Figure 1: Identification and validation of a prognostic model based on HFGs in CRC. (A–C) Spatial transcriptomic analysis of CRC liver metastasis indicates that the activity of HFGs is significantly higher in malignant regions and correlates with the tumor cells. (D) Forest plot of the 38 genes found to be significantly associated with overall survival through the initial univariate Cox regression analysis. (E) The LASSO coefficient profiles of the 38 prognostic candidate genes. Each curve corresponds to one gene, and the vertical dashed line is the optimal lambda (lambda. min) selected via cross-validation. Genes with a non-zero coefficient at this value were considered in the selected model. (F) The 10-fold cross-validation figures for selecting the best penalty parameter (λ). (G) Forest plot of hazard ratios of 16 final genes of the prognostic signature. (H–J) Time-dependent ROC curves demonstrating the predictive performance of the prognostic model

Figure 2: Nomogram development and prognostic performance in CRC. (A–H) Kaplan–Meier survival analyses comparing eight separate CRC cohorts’ high-and low-risk groups categorized by the risk score. (I) Multivariate Cox regression analysis using clinical parameters and the risk score. (J) Nomogram construction that incorporates clinical variables and the risk score. (**p < 0.01; ***p < 0.001)

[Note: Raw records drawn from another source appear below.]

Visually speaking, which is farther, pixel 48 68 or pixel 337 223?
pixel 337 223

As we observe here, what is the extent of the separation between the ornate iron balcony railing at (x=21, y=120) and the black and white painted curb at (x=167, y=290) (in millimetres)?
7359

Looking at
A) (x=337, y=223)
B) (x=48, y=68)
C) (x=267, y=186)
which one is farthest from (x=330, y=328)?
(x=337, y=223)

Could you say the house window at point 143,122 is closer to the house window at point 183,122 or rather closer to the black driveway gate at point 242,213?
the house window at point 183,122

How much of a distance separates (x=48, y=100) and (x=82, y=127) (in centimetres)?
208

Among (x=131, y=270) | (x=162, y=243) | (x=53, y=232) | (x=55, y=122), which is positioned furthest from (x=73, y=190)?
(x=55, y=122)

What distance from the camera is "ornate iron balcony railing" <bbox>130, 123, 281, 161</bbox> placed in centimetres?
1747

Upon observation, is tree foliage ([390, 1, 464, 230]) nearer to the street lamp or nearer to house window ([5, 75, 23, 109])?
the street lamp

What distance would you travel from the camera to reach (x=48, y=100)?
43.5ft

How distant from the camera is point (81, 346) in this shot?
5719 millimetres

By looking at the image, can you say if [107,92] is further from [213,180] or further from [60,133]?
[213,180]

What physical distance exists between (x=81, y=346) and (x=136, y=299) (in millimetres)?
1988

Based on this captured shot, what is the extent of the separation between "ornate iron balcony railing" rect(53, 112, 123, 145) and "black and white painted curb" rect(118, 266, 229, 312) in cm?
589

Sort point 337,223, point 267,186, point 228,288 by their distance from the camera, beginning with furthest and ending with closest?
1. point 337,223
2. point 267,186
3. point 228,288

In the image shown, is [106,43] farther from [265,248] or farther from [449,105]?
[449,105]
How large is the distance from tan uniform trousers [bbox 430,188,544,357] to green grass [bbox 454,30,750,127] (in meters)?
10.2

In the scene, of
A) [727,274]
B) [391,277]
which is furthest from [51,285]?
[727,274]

3.2 Biological Features, TME, TIDE Prediction, and Drug Sensitivity Analysis in Risk Groups

We performed several multifaceted immunological and functional analyses. First, a study of DEGs revealed significant transcription differences between the two groups. The volcano plot revealed 497 genes that are significantly upregulated and 81 genes that are downregulated (Fig. 3A). Axon guidance, nervous system development, and extracellular matrix (ECM) organization and binding were the main processes linked to the DEGs, according to a subsequent GO enrichment analysis (Fig. 3B–D). The KEGG pathway enrichment revealed the activation of cancer-related signaling cascades, including MAPK, Wnt, and Hippo pathways, and cell adhesion (Fig. 3E). GSEA was employed to gain a more comprehensive understanding of pathway changes. High-risk tumors exhibited enhanced oncogenic pathways, including EMT, angiogenesis, hypoxia, KRAS signaling, and WNT/β-catenin signaling (Fig. 3F).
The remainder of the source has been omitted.